Navigating in Ohio is not especially difficult, though, and we arrived in the town of Wooster just about an hour after landing here.  Our “Modern Blue Pearl” Jeep Grand Cherokee, with 31,00 miles and a huge stain on the back seat is inoffensive from the driver’s perspective, although the tires screamed on most cloverleafs, and there was no figuring out the satellite radio.  As a position of principle, I find the entire SUV category to be rather offensive, being neither good to drive, good to park nor good to the planet, but my opinions are not interesting to many auto manufacturers.  I understand that even Mercedes has discontinued carrying wagons in favor of their uglier and mightier monstrosities (including, a RAV4 ripoff, some bulbous mini-van-ish things, and a military-themed assault vehicle started at $105,750).  Someday I would love to talk to a Mercedes-Benz strategist about what (if anything) they think goes on inside the car-buying mind of a wealthy American mom.

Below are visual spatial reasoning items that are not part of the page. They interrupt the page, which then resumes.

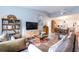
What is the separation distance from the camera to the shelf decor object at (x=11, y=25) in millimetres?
1357

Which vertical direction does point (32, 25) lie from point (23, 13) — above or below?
below

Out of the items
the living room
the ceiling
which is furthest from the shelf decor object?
the ceiling

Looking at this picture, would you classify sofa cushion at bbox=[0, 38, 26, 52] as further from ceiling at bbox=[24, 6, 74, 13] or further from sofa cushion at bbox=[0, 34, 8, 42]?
ceiling at bbox=[24, 6, 74, 13]

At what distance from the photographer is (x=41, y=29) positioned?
1454mm

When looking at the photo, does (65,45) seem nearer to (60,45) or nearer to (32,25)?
(60,45)

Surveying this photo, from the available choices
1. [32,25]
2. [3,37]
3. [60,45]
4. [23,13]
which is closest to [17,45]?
[3,37]

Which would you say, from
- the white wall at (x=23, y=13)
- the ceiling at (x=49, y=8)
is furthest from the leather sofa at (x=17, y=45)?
the ceiling at (x=49, y=8)

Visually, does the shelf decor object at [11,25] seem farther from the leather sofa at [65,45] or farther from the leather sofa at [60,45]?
the leather sofa at [65,45]

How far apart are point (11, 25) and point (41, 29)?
0.42 m

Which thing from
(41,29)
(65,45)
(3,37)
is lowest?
(65,45)

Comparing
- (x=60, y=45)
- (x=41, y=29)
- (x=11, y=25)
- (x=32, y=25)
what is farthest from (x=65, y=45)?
(x=11, y=25)

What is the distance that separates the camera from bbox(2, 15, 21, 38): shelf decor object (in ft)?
4.45

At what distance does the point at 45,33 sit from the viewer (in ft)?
4.79
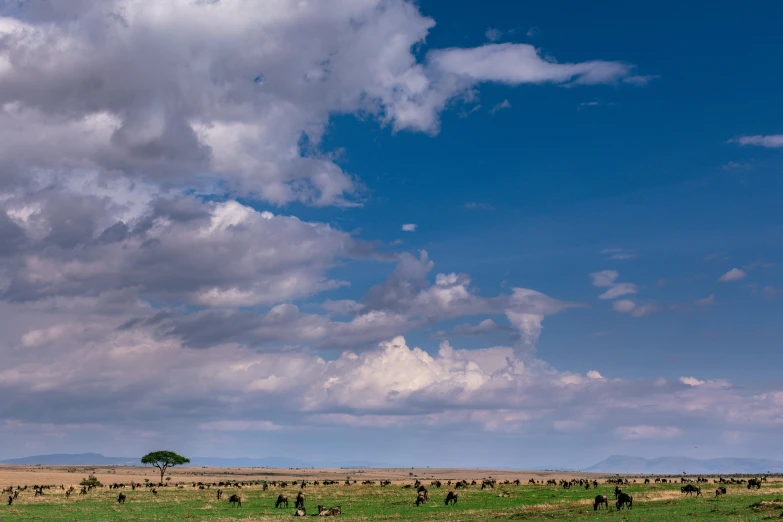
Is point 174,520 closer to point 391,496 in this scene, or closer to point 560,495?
point 391,496

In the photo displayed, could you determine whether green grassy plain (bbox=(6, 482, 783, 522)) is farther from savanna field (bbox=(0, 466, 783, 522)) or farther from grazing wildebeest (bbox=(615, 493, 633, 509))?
grazing wildebeest (bbox=(615, 493, 633, 509))

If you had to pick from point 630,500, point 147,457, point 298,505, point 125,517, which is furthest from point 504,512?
point 147,457

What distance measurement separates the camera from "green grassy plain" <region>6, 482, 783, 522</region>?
52.6 m

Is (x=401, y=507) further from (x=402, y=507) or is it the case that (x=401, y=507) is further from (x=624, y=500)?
(x=624, y=500)

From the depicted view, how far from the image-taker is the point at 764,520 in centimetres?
4350

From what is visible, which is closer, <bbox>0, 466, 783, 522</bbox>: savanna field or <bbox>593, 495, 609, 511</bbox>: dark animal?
<bbox>0, 466, 783, 522</bbox>: savanna field

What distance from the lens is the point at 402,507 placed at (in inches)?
2635

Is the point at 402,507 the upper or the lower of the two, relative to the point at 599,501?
lower

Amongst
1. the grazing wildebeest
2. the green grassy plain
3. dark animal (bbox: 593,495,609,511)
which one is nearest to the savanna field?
the green grassy plain

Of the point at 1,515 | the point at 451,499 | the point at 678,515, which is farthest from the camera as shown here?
the point at 451,499

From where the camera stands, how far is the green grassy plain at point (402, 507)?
52562mm

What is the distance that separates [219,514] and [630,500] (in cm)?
3389

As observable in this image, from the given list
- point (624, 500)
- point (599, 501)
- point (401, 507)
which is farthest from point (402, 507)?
point (624, 500)

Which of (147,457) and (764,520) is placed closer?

It was garbage collection day yesterday, which meant many piles of neatly bagged garbage on the curb, but also a few ripped-open piles of trash, and a bit of extra road-kill. We passed a gloriously fluffy dead red dog on the shoulder of a two-lane road, a recently squashed cat, a severed opossum, a flattened skunk and a matched set of gorgeous, gruesome giant dead rabbits being pecked at be an equally over-sized matched pair of crows.
It took three tries to check-in, owing to how early we were, and the front desk’s insistence that we were just too early to have a room.  We paid them back by parking in front and falling asleep in the Grand Cherokee, windows open, limbs hanging out.  When we were finally given access to our room, the manager had emerged to supervise the transaction. “What brings you to Ohio?” he asked.
I told him my middle son would be attending the College of Wooster in the fall.
“I have to ask,” he replied. “What would make you choose to come all the way from Washington to Ohio, just to go to a school like that?”
The middle son provided a thoughtful and honest answer.  I thought about roadkill.